Kyoto University Computer Vision Lab

Kyoto University Computer Vision Lab

Dept. of Intelligence Science and Technology, Graduate School of Informatics

Correspondences of the Third Kind Camera Pose Estimation from Object Reflection

Kohei Yamashita¹, Vincent Lepetit², and Ko Nishino¹
¹Kyoto University ²Ecole des Ponts ParisTech

header image — Computer vision has long relied on two kinds of correspondences: pixel correspondences in images and 3D correspondences on object surfaces. Is there another kind, and if there is, what can they do for us? In this paper, we introduce correspondences of the third kind we call reflection correspondences and show that they can help estimate camera pose by just looking at objects without relying on the background. Reflection correspondences are point correspondences in the reflected world, i.e., the scene reflected by the object surface. The object geometry and reflectance alters the scene geometrically and radiometrically, respectively, causing incorrect pixel correspondences. Geometry recovered from each image is also hampered by distortions, namely generalized bas-relief ambiguity, leading to erroneous 3D correspondences. We show that reflection correspondences can resolve the ambiguities arising from these distortions. We introduce a neural correspondence estimator and a RANSAC algorithm that fully leverages all three kinds of correspondences for robust and accurate joint camera pose and object shape estimation just from the object appearance. The method expands the horizon of numerous downstream tasks, including camera pose estimation for appearance modeling (e.g., NeRF) and motion estimation of reflective objects (e.g., cars on the road), to name a few, as it relieves the requirement of overlapping background.

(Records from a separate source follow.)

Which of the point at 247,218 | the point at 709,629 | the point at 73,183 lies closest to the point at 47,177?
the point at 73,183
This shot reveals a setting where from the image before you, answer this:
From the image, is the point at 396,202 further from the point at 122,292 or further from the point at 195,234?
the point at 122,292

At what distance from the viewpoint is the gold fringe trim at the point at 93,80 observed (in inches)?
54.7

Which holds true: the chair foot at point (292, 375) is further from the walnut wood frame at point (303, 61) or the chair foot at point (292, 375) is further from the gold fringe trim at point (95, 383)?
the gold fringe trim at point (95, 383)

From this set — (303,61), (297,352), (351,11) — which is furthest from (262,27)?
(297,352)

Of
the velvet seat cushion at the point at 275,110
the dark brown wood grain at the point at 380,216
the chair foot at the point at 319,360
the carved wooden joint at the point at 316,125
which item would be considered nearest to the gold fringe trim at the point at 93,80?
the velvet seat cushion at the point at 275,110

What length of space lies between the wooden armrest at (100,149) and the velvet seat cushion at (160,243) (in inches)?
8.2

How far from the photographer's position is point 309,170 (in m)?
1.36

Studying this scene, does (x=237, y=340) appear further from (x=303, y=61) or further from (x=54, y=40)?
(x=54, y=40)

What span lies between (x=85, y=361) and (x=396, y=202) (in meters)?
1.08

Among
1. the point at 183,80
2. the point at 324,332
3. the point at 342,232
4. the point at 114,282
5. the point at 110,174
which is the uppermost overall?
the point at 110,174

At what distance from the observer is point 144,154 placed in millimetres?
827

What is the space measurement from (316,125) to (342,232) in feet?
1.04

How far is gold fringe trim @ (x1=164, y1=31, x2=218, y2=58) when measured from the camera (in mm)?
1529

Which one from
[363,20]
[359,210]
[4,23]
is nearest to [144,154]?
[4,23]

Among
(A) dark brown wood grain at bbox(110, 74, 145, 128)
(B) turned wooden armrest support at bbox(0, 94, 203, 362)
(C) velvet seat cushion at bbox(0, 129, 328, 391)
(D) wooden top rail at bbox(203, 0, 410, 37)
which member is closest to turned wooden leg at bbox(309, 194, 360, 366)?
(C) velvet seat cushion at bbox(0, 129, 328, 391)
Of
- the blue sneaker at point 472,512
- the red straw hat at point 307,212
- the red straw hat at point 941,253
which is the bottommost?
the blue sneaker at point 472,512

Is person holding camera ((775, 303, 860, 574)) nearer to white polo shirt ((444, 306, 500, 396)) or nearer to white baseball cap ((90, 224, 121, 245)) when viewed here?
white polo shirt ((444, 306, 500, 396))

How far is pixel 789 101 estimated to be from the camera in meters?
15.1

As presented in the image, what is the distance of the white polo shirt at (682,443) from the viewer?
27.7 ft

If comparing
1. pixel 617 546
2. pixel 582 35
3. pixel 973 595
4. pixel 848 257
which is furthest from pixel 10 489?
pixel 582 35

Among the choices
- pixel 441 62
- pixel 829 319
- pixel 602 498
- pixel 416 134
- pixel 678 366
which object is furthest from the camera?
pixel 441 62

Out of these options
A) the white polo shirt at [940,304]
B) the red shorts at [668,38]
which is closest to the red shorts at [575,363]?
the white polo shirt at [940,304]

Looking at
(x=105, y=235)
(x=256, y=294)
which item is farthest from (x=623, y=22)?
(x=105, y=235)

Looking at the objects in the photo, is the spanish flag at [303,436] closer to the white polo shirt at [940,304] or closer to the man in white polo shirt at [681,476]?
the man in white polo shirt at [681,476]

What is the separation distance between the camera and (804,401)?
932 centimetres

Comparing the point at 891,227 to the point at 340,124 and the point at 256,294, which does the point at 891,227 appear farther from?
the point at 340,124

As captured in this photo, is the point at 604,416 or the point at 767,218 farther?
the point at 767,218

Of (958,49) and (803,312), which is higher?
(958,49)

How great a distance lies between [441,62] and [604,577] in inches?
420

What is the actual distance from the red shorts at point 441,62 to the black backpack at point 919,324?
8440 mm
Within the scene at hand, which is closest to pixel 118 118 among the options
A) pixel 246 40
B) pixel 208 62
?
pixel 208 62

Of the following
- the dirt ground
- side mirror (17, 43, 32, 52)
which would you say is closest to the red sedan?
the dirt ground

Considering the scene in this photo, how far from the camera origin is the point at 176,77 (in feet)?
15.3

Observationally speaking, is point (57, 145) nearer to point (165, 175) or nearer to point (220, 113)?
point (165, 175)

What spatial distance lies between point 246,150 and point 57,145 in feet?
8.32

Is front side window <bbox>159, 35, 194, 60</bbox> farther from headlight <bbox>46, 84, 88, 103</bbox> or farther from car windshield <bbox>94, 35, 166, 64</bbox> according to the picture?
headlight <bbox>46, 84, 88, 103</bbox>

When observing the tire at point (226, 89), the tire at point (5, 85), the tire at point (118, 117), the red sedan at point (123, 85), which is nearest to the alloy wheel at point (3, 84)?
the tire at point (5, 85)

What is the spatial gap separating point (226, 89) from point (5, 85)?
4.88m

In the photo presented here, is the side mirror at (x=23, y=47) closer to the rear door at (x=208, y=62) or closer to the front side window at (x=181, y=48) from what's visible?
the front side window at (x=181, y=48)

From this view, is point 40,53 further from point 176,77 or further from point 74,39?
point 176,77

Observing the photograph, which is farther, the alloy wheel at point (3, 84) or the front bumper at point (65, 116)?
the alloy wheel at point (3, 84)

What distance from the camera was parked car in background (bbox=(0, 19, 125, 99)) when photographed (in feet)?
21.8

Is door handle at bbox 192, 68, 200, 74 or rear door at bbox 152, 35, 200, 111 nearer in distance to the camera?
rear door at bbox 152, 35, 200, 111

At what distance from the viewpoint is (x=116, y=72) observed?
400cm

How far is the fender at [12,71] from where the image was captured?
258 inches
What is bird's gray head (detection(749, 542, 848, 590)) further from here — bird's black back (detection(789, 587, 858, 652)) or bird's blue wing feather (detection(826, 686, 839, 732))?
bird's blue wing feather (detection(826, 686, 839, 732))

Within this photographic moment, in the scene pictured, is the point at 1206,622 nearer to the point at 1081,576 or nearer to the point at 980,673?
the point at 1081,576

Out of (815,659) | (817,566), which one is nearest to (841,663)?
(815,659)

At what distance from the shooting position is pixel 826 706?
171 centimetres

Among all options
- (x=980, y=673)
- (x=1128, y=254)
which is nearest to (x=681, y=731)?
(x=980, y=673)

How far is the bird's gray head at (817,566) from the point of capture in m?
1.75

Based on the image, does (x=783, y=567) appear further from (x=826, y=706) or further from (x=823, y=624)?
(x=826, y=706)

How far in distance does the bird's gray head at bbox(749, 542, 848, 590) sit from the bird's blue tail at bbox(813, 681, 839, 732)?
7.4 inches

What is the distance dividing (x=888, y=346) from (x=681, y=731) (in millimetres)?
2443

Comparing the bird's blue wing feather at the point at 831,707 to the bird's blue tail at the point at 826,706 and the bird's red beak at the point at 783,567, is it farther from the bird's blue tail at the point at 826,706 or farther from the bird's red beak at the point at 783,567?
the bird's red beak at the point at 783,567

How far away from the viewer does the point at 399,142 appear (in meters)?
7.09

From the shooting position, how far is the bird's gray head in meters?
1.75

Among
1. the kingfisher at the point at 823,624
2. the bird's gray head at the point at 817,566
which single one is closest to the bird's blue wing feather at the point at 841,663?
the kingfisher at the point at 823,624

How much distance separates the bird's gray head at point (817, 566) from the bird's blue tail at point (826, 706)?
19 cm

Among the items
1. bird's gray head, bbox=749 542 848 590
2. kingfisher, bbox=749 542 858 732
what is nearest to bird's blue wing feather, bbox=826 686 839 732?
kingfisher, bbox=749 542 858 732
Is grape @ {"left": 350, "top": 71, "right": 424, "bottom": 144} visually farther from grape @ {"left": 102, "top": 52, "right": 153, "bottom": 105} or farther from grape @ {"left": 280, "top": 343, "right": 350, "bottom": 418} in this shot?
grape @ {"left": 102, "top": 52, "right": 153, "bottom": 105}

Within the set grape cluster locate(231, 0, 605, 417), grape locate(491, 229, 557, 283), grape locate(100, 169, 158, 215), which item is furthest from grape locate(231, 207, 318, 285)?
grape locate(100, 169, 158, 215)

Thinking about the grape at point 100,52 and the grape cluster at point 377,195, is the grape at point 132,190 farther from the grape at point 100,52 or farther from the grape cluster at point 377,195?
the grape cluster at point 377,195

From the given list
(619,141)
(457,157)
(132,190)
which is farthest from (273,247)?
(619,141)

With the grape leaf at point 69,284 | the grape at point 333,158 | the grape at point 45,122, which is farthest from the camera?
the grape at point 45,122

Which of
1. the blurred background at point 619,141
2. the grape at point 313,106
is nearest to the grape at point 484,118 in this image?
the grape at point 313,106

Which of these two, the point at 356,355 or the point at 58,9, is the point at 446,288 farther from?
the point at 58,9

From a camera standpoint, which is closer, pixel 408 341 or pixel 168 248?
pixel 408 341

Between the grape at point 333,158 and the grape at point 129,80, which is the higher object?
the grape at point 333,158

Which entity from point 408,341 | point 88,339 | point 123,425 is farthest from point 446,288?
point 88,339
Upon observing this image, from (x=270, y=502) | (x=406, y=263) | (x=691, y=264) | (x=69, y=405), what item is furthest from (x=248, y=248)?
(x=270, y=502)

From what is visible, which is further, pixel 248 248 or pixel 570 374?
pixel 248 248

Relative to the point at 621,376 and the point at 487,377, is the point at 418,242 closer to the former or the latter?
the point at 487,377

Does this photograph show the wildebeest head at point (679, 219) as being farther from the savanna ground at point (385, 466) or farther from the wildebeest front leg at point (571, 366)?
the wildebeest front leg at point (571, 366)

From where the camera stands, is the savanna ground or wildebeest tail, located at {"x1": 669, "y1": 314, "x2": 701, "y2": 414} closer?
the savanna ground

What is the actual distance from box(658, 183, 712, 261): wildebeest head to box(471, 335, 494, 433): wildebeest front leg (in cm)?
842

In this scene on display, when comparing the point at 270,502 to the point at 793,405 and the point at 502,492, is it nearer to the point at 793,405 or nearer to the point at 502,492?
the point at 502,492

Correspondences of the Third Kind: Camera Pose Estimation from Object Reflection
K. Yamashita, V. Lepetit, and K. Nishino,
in Proc. of European Conference on Computer Vision ECCV’24, Oct., 2024. [oral]
[ paper ][ supp. PDF ][ project ][ code/data ]

Overview

three kinds of correspondences — We leverage two kinds of conventional correspondences and a novel kind of correspondences we call reflection correspondences. (a) Pixel correspondences link corresponding locations in the two images on the object surface: the two matched points are the reprojections of the same physical 3D point in the two images. (b) 3D correspondences link corresponding normals in the two images on the object surface. Note that for each pixel correspondence, we also have a 3D correspondence if we know the normals at the matched image locations. The difference is that for the pixel correspondence, we exploit the pixel coordinates themselves, while in the case of the 3D correspondence, we exploit the normals. (c) Reflection correspondences match image locations where light rays mirror-reflected by the object surface come from the same direction in the two images.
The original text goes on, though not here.